The Power of Parking

The Economist recently ran an excellent piece on parking problems called “Parkageddon: How not to create traffic jams, pollution and urban sprawl.” The article starts by highlighting a much-discussed new construction project—the Apple headquarters in Cupertino, CA—a place where one would assume coastal liberal notions about non-automotive transportation modes would prevail. And yet...

For 14,000 workers, Apple is building almost 11,000 parking spaces. Many cars will be tucked under the main building, but most will cram into two enormous garages to the south. Tot up all the parking spaces and the lanes and ramps that will allow cars to reach them, and it is clear that Apple is allocating a vast area to stationary vehicles. In all, the new headquarters will contain 318,000 square metres of offices and laboratories. The car parks will occupy 325,000 square metres.

Apple is building 11,000 parking spaces not because it wants to but because Cupertino, the suburban city where the new headquarters is located, demands it.

So no one is immune to parking minimum requirements. The Economist then continues with an extended analysis of the myriad problems created by parking minimums as well as the general challenge of finding space to store the immense quantity of cars on our planet:

For as long as there have been cars, there has been a need to store them when they are not moving—which, these days, is about 95% of the time. […] Water companies are not obliged to supply all the water that people would use if it were free, nor are power companies expected to provide all the free electricity that customers might want. But many cities try to provide enough spaces to meet the demand for free parking, even at peak times.

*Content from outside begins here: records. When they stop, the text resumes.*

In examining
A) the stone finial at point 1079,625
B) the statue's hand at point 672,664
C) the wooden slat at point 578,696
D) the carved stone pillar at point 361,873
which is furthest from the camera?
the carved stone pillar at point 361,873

The article highlights several key problems with parking minimums which we've covered on Strong Towns before, including how much valuable space they require to be taken up in our cities (space that could otherwise be occupied with a tax-paying business), how expensive they are for developers trying to build new residential or commercial space, and how they induce driving and traffic, even as public transit and bike initiatives are undertaken in plenty of cities. Following the initial example of the new Apple headquarters, the Economist article considers the impact of parking minimums on the whole Bay Area:

With such a surfeit of parking, most of it free, it is little wonder that most people get around Silicon Valley by car, or that the area has such appalling traffic jams.

We created the map above to catalog cities where parking minimums have been removed or are in the process of being removed. Add your town to the map or submit a change in your town's parking minimum status here.

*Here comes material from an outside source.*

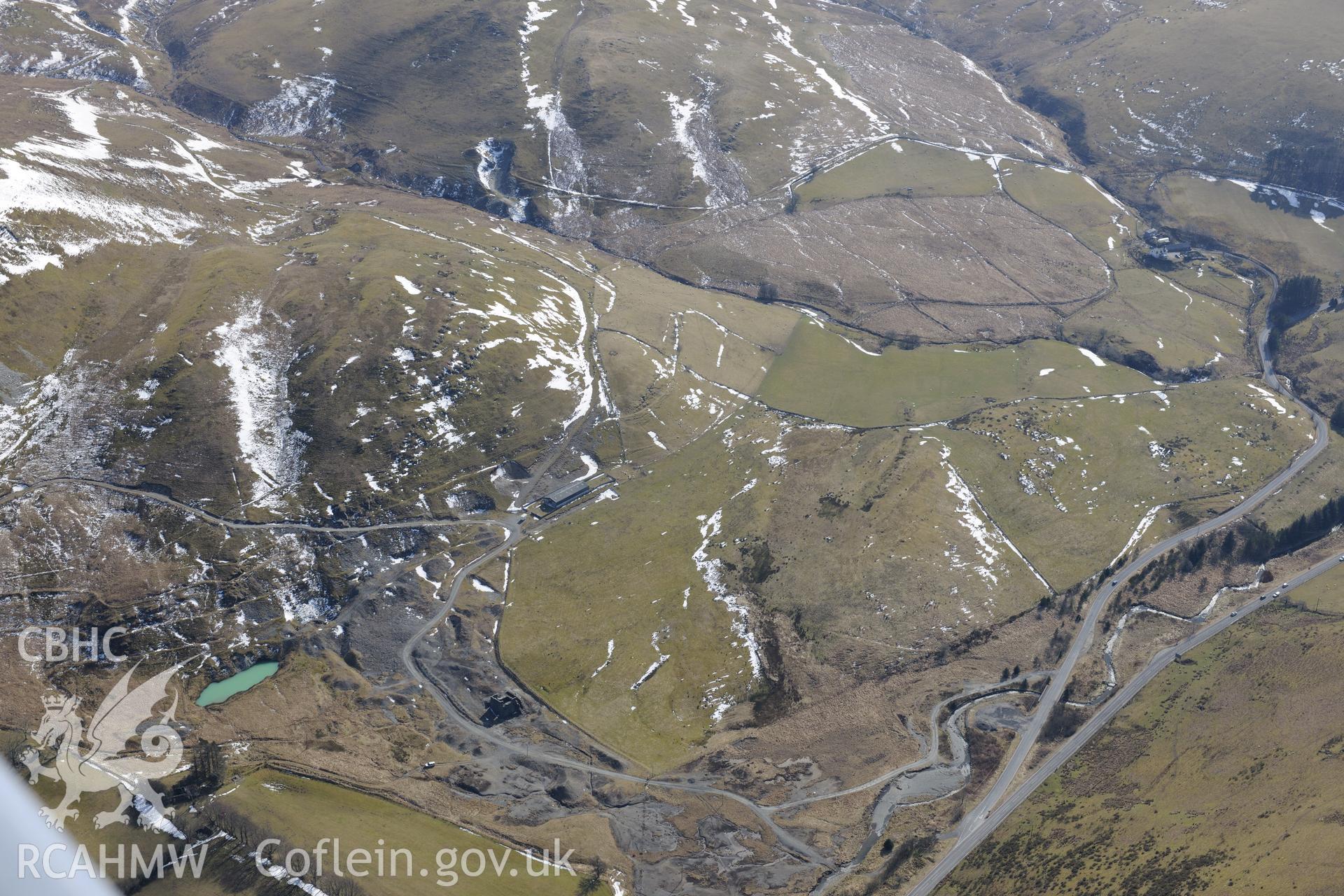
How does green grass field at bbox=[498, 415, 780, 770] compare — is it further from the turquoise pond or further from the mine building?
the turquoise pond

I've seen this Economist article floating around on a lot of urban planning-related social media accounts, and I'd hazard a guess that the reasons it's been so widely read and shared are: 1) it comes from a popular and well respected news source, and 2) it comes from a news source outside the US. For those of us who work in urbanist circles, it often feels like parking is a strictly American issue—a private shame we must deal with on our own. To see it addressed in an international publication means it’s getting the attention it rightfully deserves as a serious issue. As the article states:

Parking influences the way cities look, and how people travel around them, more powerfully than almost anything else.

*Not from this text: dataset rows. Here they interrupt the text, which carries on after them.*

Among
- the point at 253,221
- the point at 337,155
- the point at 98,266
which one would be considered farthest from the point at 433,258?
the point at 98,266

My go-to daily news source is Reuters because I appreciate its international perspective on news, especially US news. That’s the same reason I appreciate the Economist and this article in particular. What we’ve come to view as normal in America—i.e. huge parking lots—is something that must be thoroughly explained to people outside of America. This publication forces us to step away from our preconceived American notions and background knowledge and look at the issue of parking with fresh eyes.